Balaton Bumm on the right
I was excited to do my first resupply in Hungary at a Lidl  and immediately discovered some interesting Hungarian specialties: The Hungarian type of Top Ramen Noodle soup with Gulasch flavour and a candy bar called Balaton Bumm! The noodle soup was ok but Balaton Bumm became one of my favourites - what a name! Then the hiking started at Köszeg at the Austrian border with some more positive surprises: The trail was incredibly well marked and there was forest everywhere. Free camping was dead easy!


Maria Ut portal
Unfortunately, the weather did not quite cooperate in this first week - it rained a lot and out came my favourite blue garbage bag as a rain skirt. This photo shows me under the "portal" of Maria Ut or Maria Trail, a pilgrimage trail that traverses the whole of Hungary on its way from Romania to Mariazell in Austria, a major pilgrimage town. Maria Ut more or less parallels the Kektura for long stretches and I used it various times for short cuts or detours to resupply. Other than most pilgrimage trails I know it is real hiking trail that stays in the woods most of the time.

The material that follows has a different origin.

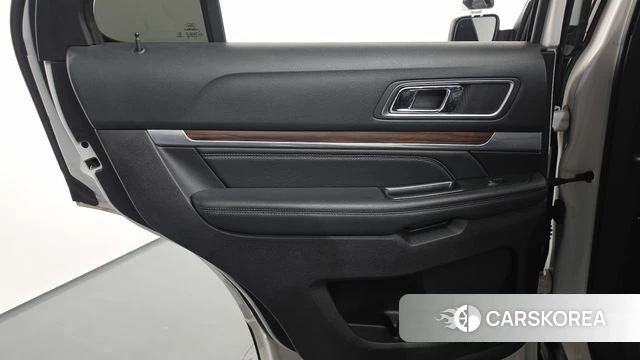 Ford Explorer id 4988031 из Кореи 17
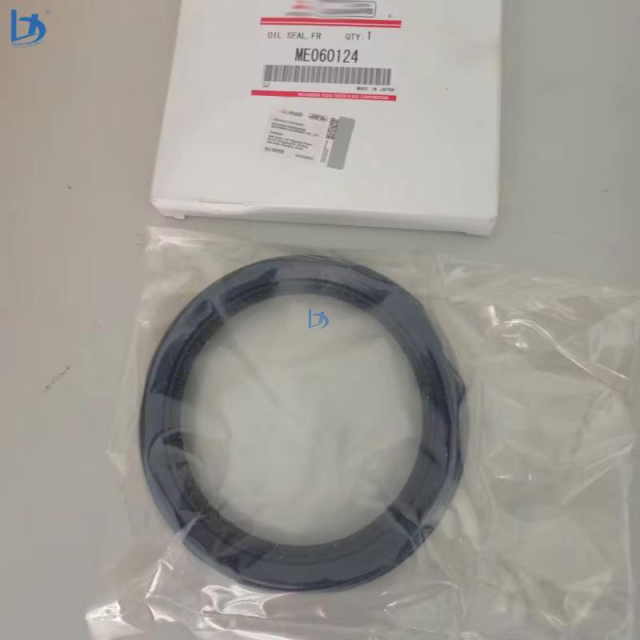 LANXIN Excavators Are Used for Mitsubishi Engine Parts 6D22 6D24 Engine Crankshaft Rear Oil Seal BZ5941E ME152584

In Sümeg I escaped the cold weather and ventured into my first Hungarian restaurant. Although it was a rather upscale place the prices were very reasonable for German standards and I was delighted to discover that a glass of wine costs less than 1 EUR! Not to mention the delicous deserts of which I ate two generous portions. That combined with two glasses of wine made hiking relatively easy for a while...
The landscape in this section is rather uneventful: Lots of forest and mostly flat - a rather pleasant than exciting hike.

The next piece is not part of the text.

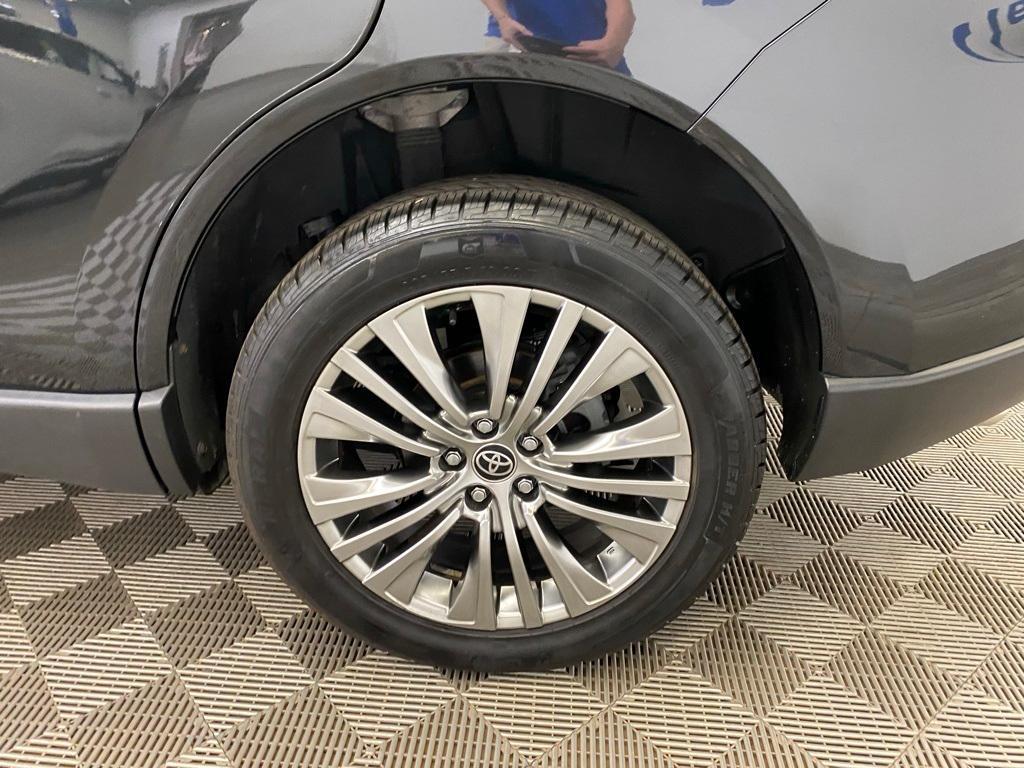 2021 Black Toyota Venza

"To" means lake and "Fürdö" is a bath
But a real highlight was soon to come: Heviz, a spa town which boasts the world's largest natural and active thermal lake. Even in the coldest winter the water temperature here never drops below 24 degrees C and on this balmy day in October I was swimming in 32 degree C water! The lake and the entire spa complex is plain huge. It attracts a mainly older clientele and despite having been renovated it still exudes some sort of Soviet-style elegance. The water has a strong sulphuric smell and it takes a while to get used to the slimey algae that cover everthing but it still was a very pleasant experience.